Last night as we looked at the full moon together, she imagined being the first child to “discover the moon.” Today she may be thinking about discovering cures for addiction. I’m sure our brief conversation will be on her mind occasionally throughout the day, although I hope she can set it aside and fully enjoy Field Day. But if the topic comes up again this afternoon, I’ll be equipped with an kid-friendly view of addiction delivered by kids and created by Dr. Robert Lefever, Director of Promis Recovery Centre.

http://www.youtube.com/watch?v=gzkA7ArGkak 

I’m sure one view of this 8-minute video will change the way Aidan thinks about that Black Eyed Peas song. It won’t prevent her from singing it again, but she will be a lot more informed the next time she does. Of course, if she comes home singing Beyonce’s “Best Thing I Never Had”, I may have to discuss a radio ban with her mother.

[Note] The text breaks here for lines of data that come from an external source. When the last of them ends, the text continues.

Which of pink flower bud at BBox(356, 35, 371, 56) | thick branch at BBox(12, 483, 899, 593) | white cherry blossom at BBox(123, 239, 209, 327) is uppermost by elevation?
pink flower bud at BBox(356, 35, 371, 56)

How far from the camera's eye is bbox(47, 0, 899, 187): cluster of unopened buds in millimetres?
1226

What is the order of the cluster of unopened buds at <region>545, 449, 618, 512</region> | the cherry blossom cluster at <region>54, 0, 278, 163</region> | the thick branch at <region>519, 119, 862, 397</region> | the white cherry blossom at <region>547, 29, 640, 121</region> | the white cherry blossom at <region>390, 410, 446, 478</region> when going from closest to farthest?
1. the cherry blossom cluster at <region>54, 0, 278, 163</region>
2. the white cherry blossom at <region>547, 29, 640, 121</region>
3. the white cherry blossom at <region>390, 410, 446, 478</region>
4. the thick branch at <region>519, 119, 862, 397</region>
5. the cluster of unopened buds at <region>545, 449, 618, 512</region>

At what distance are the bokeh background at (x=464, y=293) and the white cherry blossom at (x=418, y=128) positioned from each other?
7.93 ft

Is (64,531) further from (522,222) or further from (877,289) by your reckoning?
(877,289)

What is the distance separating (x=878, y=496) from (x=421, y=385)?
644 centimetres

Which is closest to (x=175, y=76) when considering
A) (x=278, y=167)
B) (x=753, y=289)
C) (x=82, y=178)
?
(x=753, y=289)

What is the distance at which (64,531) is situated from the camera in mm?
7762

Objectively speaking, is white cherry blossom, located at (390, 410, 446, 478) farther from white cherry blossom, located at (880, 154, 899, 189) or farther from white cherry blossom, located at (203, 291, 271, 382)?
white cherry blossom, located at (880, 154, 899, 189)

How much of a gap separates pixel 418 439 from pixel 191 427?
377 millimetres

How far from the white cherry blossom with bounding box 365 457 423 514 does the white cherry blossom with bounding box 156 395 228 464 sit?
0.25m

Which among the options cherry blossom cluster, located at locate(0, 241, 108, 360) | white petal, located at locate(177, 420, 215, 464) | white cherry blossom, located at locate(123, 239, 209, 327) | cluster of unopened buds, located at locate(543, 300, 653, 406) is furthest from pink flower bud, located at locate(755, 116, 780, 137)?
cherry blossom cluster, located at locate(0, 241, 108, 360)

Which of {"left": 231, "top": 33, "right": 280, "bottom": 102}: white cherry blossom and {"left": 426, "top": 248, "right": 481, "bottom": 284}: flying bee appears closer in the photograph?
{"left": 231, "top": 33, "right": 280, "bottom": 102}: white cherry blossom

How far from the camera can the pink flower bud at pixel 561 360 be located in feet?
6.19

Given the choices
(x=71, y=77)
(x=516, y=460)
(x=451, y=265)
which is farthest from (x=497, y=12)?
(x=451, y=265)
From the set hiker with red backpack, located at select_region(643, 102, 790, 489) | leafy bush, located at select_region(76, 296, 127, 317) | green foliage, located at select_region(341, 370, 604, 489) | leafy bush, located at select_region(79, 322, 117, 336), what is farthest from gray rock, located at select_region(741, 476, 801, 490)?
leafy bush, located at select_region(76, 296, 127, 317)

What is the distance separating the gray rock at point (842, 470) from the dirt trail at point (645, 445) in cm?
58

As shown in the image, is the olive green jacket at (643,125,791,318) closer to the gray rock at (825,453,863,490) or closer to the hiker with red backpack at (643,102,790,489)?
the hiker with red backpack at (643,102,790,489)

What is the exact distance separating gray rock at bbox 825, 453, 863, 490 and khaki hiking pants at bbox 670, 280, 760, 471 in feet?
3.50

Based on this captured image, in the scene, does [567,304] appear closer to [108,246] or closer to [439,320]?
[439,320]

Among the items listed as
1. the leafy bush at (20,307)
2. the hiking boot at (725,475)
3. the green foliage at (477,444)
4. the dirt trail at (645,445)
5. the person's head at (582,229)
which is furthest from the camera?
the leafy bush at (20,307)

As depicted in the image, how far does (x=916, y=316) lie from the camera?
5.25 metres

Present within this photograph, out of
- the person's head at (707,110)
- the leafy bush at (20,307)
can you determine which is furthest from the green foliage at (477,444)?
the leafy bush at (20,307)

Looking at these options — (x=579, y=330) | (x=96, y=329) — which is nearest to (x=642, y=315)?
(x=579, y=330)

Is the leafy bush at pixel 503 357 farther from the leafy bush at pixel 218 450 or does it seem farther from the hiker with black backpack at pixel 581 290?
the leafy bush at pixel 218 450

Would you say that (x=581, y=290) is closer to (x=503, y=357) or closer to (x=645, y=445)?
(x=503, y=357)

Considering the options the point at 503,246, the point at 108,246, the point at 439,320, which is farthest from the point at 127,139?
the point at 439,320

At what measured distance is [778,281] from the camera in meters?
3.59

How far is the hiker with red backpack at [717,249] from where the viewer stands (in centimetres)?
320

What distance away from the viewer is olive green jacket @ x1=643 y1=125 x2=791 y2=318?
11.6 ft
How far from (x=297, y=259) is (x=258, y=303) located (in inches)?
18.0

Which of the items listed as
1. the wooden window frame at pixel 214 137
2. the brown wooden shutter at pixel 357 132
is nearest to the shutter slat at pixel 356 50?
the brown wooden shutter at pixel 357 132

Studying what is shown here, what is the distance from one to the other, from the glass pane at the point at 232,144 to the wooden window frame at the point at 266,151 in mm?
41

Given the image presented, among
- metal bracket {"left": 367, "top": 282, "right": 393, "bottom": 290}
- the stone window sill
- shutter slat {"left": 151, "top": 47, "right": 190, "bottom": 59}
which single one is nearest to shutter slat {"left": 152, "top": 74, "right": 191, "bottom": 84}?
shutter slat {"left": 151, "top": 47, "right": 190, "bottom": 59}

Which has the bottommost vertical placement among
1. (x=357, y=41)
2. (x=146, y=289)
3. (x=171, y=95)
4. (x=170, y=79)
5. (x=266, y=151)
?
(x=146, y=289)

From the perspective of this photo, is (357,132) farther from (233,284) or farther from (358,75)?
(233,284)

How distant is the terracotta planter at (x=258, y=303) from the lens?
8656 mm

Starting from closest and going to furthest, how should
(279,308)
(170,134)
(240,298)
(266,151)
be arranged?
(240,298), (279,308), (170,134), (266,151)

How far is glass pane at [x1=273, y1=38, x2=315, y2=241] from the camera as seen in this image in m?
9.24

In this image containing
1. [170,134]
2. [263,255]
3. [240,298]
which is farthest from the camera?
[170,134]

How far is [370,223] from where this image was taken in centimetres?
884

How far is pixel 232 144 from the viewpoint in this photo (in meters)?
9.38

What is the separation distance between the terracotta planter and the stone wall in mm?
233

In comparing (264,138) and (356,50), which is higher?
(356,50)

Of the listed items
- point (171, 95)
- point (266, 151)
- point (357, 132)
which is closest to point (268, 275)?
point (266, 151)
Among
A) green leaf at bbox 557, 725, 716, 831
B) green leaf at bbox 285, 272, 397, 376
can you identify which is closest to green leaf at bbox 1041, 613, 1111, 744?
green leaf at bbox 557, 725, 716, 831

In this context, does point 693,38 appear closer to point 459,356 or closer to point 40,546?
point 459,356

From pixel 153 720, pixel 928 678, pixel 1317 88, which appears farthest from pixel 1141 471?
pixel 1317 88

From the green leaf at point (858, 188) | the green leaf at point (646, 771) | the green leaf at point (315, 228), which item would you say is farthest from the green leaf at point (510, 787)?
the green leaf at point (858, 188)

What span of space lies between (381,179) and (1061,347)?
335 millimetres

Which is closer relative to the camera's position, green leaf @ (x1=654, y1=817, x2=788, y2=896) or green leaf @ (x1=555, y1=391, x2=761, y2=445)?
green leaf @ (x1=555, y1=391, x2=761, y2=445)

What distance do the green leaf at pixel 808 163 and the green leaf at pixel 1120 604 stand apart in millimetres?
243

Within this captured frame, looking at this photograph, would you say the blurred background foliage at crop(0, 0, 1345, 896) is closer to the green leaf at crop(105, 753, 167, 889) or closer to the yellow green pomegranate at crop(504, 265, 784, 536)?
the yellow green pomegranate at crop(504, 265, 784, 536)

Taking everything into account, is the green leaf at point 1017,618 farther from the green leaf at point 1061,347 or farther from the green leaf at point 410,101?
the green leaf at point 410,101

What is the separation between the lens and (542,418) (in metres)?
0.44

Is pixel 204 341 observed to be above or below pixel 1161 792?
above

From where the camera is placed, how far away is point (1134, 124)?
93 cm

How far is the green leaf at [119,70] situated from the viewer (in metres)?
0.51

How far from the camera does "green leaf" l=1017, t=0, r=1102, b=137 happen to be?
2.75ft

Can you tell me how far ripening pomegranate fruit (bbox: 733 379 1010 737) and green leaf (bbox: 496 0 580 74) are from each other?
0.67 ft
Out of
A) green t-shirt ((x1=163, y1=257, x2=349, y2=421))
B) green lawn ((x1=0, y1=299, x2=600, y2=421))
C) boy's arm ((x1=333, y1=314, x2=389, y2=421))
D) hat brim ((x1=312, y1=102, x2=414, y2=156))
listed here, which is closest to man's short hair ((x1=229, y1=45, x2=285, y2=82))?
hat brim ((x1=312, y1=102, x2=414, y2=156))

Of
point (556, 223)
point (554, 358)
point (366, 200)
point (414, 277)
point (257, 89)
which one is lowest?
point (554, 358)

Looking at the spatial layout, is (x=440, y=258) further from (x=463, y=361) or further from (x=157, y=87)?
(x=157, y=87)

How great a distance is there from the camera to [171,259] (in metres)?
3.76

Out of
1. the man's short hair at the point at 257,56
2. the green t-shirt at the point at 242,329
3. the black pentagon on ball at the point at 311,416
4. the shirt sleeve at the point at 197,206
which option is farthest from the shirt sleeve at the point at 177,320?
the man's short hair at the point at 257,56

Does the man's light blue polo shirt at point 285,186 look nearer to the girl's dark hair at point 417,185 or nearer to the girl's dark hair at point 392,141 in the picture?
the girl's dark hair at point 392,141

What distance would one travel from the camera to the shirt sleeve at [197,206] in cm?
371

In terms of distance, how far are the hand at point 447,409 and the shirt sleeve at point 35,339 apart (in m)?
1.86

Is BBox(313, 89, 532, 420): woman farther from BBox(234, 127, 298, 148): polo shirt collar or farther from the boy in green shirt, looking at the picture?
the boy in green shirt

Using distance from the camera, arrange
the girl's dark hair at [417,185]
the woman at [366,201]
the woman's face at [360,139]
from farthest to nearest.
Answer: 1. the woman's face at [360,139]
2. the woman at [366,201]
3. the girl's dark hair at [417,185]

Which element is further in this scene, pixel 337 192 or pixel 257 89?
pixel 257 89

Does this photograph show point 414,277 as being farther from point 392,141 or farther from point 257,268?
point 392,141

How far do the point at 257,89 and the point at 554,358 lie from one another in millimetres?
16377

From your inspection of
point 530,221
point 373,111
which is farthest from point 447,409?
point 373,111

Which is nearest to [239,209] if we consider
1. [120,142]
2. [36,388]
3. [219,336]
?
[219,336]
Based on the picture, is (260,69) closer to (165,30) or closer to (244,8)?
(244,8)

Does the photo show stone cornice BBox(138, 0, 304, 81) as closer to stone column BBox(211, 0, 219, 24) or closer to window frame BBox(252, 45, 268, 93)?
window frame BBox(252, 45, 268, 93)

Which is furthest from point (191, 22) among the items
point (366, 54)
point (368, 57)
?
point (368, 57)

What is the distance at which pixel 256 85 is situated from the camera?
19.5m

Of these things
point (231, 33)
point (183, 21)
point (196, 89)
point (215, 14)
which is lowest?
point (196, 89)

Long Distance Relationships

7 Mar

She’s only five years old, but my daughter is already in several long distance relationships. They’re not the romantic kind, of course, although her long-time “boyfriend” lives 4 hours away.  The two of them have known each other since they were babies and have a special connection. She even talks about them getting married when they’re grown up. For now, they only see each other on rare occasions, which seems to be typical of most familial relationships in my daughter’s life.

When her mother and I moved from New York to Texas in 2001, we understood the distance between us and family members would make seeing our loved ones on a regular basis more difficult. Four years later, I thought the birth of our baby girl would change that. I assumed we’d have visitors every year. I was wrong.

My mother, older brother and two sisters visited just weeks after my daughter was born. A year later, my older brother returned for another visit, and soon after, he moved in with us. No one else came back to visit us in Texas. Almost six years later, my daughter hasn’t spent a moment in Texas with a single grandparent, aunt or uncle—except for Uncle Will—since she was less than a month old. Even Uncle Will is no longer close by, separated by 4 hours of driving between Houston and the suburbs of Dallas.

When I was growing up, spending time with relatives was a constant. We shared holidays, reunions, Saturday night visits at my grandparents’ house and frequent Sunday visits to the homes of aunts, uncles and cousins. While we were creating wonderful memories together, the relatives who lived in other states were often missing those experiences. Now I’m raising a child who is missing many family experiences as she grows up, and I don’t like it. Some may argue that we choose to live far away and that’s part of the consequences of a long distance relationship. They have a point. But I still don’t like it.

The distance between my daughter and most of her relatives is overcome at times by phone chats with her grandparents and the Christmas gifts that arrive for her every year. But she’s starting to realize what she’s missing, and my response to the situation is changing.

I used to focus more on wanting her to see these people, to interact with them as much as possible. Now I realize that it’s more important to help her cultivate good relationships regardless of whether it’s a person in her daily life or a person she rarely sees. I no longer perceive the long distance relationship people as “absent” from her life. While they’re not present, they’re still a part of who she is, and she deserves to learn about them and love them no matter what. We’ll look at pictures together and I’ll talk about an interesting quality of each person or share a fun story about something that person did or said. She’s naturally inquisitive so she’ll ask a lot of questions, and that helps me understand what interests her most.

Moving closer isn’t an option right now. Neither is traveling to see everyone. But what is within my reach is finding ways to help my daughter feel close to her grandparents, aunt and uncles and create new ways to connect them with regularly. I also want her to realize that while I’m facilitating the development of those relationships, it will eventually be her responsibility to help them grow and flourish in the years to come.

I admit, it’s all a work in progress. But that’s what defines any good relationship, right?